▶ _Instructions for the task_
Reproduce word for word the passage of the borehole forum thread below that begins with the words containing "The new pump" and ends with "a new borehole.".
##### Document extract #####
You must get a Licence from Camra before work commences


----------



## travelling-man

We're not buying the house the price was for now but FWIW, it was right beside the River Alva so I'd have thought that was why they guaranteed finding water within 100 m.


----------



## The Patriot

Hi there travelling-man,
We have to dig a new borehole as our old one seems to have collapsed, have you by any chance got the contact details of the company that gave you the best quote.

Many thanks and kind regards

Gonzalo


----------



## The Patriot

*Borehole cost*

Hi there all, 

Can any of you guys recommend a company that digs boreholes.
We have had an estimate and it came out over 6000 euros.

Our borehole was cleaned but it has possibly collapsed due to being an old metal liner that's about 20 years old.
The new pump keeps stopping as there is sand in the water that is seizing it up and tripping the fuse board, the pump is at about 116 meters deep. the borehole total depth is a bout 140 meters.

I think we need to dig a new borehole.

We are near Tomar close to Ourem/Santarem

I am hoping to get a cheaper quote if possible.

Thanks all


----------



## canoeman

Can't they line existing? a new bore hole would reguire a new permission and it might be refused


----------



## The Patriot

*Borehole*

Hi Canoeman,

We thought about that, but the bore is a bout six inches in diameter and the pump is four inches, so it wont leave much room to put in a liner I think.
Any other ideas would be very welcome.


----------
##### Data segment #####
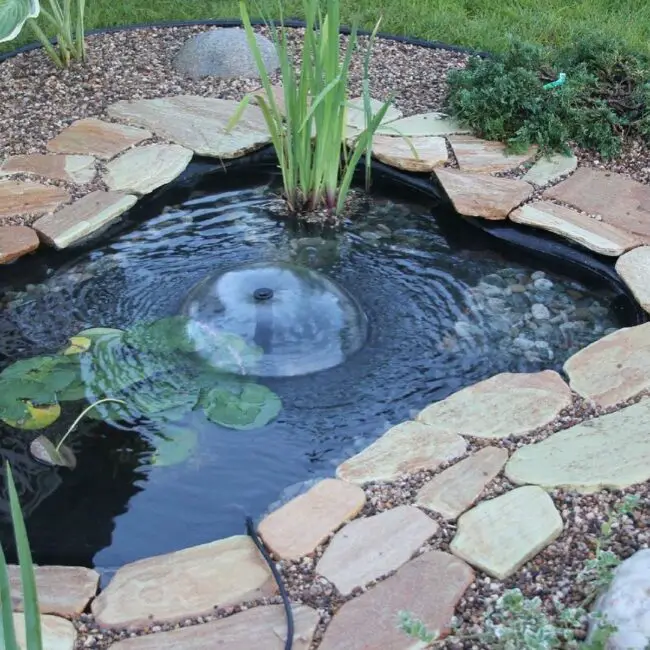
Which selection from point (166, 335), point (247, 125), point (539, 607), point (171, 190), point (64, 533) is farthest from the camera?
#####
▶ _Task response_
The new pump keeps stopping as there is sand in the water that is seizing it up and tripping the fuse board, the pump is at about 116 meters deep. the borehole total depth is a bout 140 meters.

I think we need to dig a new borehole.